In 1Q21, the Mexican Social Security Institute (IMSS) reported a slight recovery in job creation with 251,977 more jobs than those created at the end of 2020 and four times the number reported in 1Q20 when just 61,501 jobs were created. However, the 251,977 jobs recovered remain below those reported by IMSS in 1Q19, when 269,143 jobs were created.

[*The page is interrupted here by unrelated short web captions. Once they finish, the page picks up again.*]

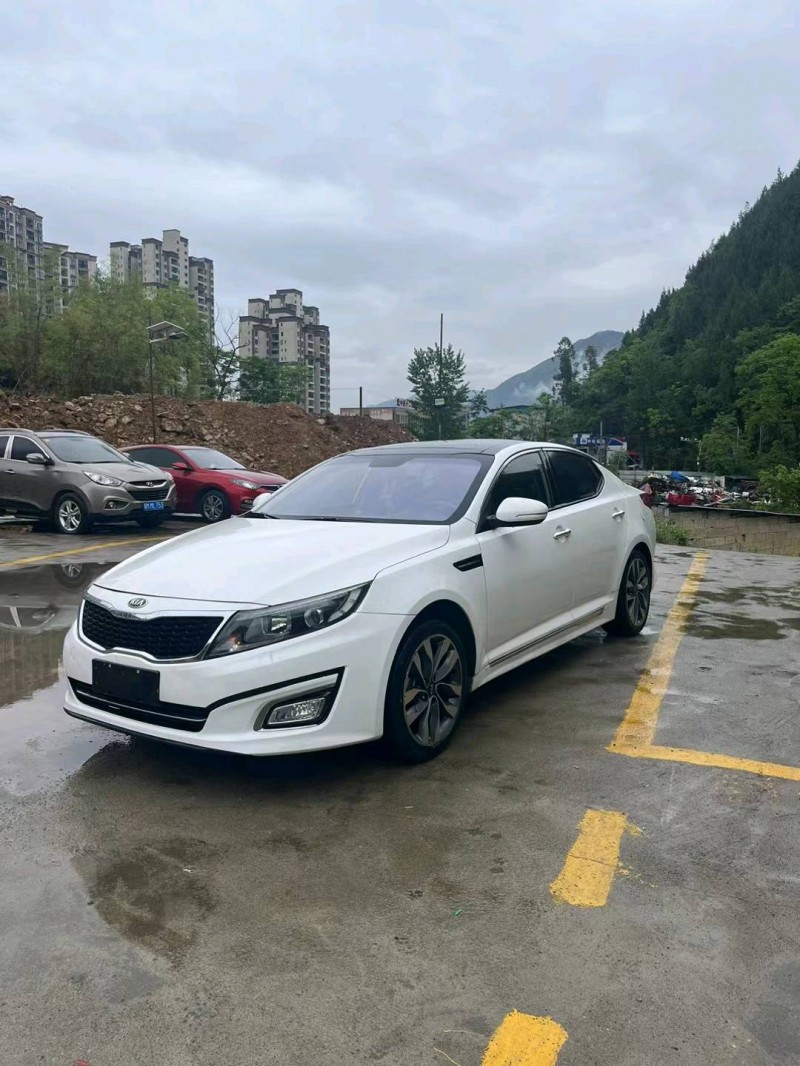 重庆15年起亚K52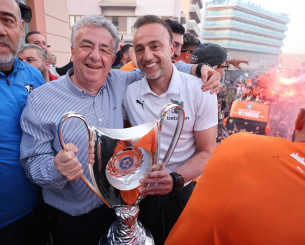 Το συγκινητικό μήνυμα του Κόντη από την παρέλαση του ΟΦΗ στο Ηράκλειο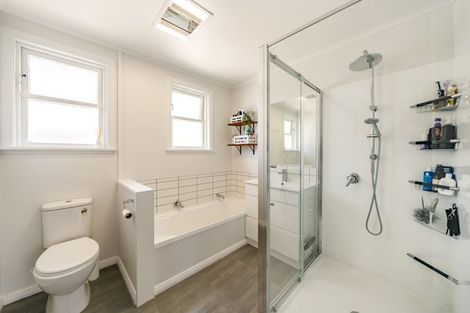 Photo of property in 38 Miro Street, Trentham, Upper Hutt, 5018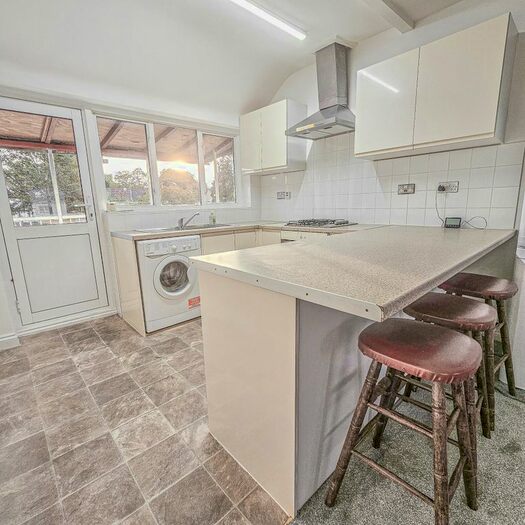 2 Bedroom Flat To Rent In Sparrows Herne, Bushey, WD23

At the end of March 2021, IMSS reported 2.2 percent fewer jobs than in the same period in 2020 and 1.6 percent fewer than in 2019. Of these jobs, 85.6 percent are permanent and 14.4 percent are temporary. In March 2021, the number of registered jobs surpassed the 20 million mark, after January and February remained below this figure with 19.8 million and 19.9 million jobs. According to analysts consulted by El Financiero, the report confirms the economy's sluggish performance and the subdued recovery in employment. They also said that even with vaccination underway, this has not given companies more certainty.

More news below: 

  • As companies embrace digital transformation, their search for skilled staff intensifies. Ironhack trains those looking to join the tech sphere. “We tell companies that anyone in any position and in any area can develop technology skills. This is not only a great benefit for the employee not to lose their job, but it is also a great professional advancement that will boost engagement with the company”, told MBN Anahí Flores, Campus Manager of IronHack Mexico. 

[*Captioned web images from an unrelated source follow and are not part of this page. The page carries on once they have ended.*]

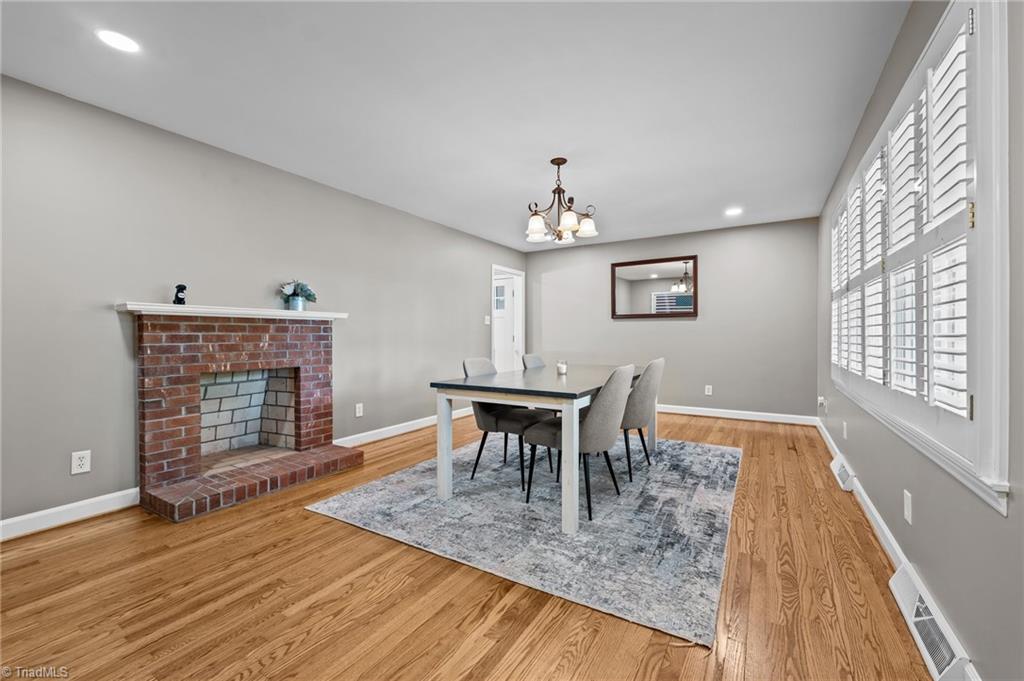 1417 Knightwood Drive, Greensboro, North Carolina image 12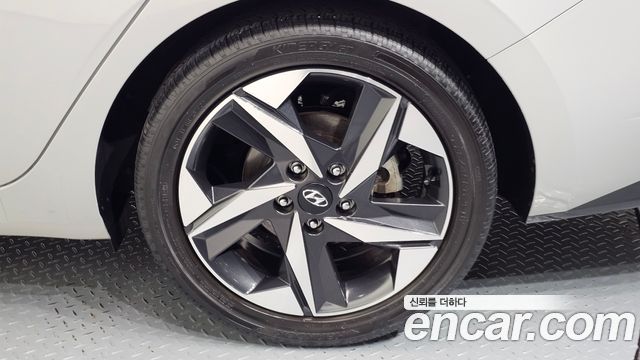 Hyundai Avante Hybrid (CN7) Inspiration 2021 — фото 27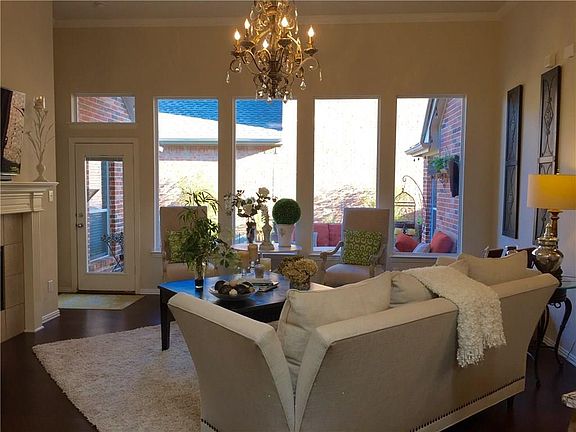 5th image of 11075 Downbrook Dr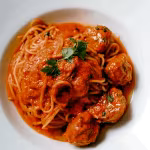 Espaguete com almôndegas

  • The Chamber of Deputies approved early Wednesday morning reforms to the Federal Labour Law, the Social Security Law and the Infonavit Law, which seek to regulate outsourcing in the public and private sector. During the session, opposition legislators questioned the approval of the reform saying there was still no analysis of the budgetary impact it would have. The reform still needs to be approved by the Senate. 

  • Women from rural communities have been one of the most affected groups during the COVID-19 pandemic. Initiatives like The Hunger Project's "Sowing Opportunities: Right to Land and Gender Equality in the Mexican Countryside" are part of the programs that have been dedicated to helping this vulnerable sector. Read more about their action plans here. 

  • Due to the pandemic, 43 percent of Mexicans feel that their mental and emotional health has deteriorated, according to an Ipsos report released this week. In Latin America, Mexico is at the top of this ranking, followed by Chile and Peru. Globally, it ranks second, following Turkey.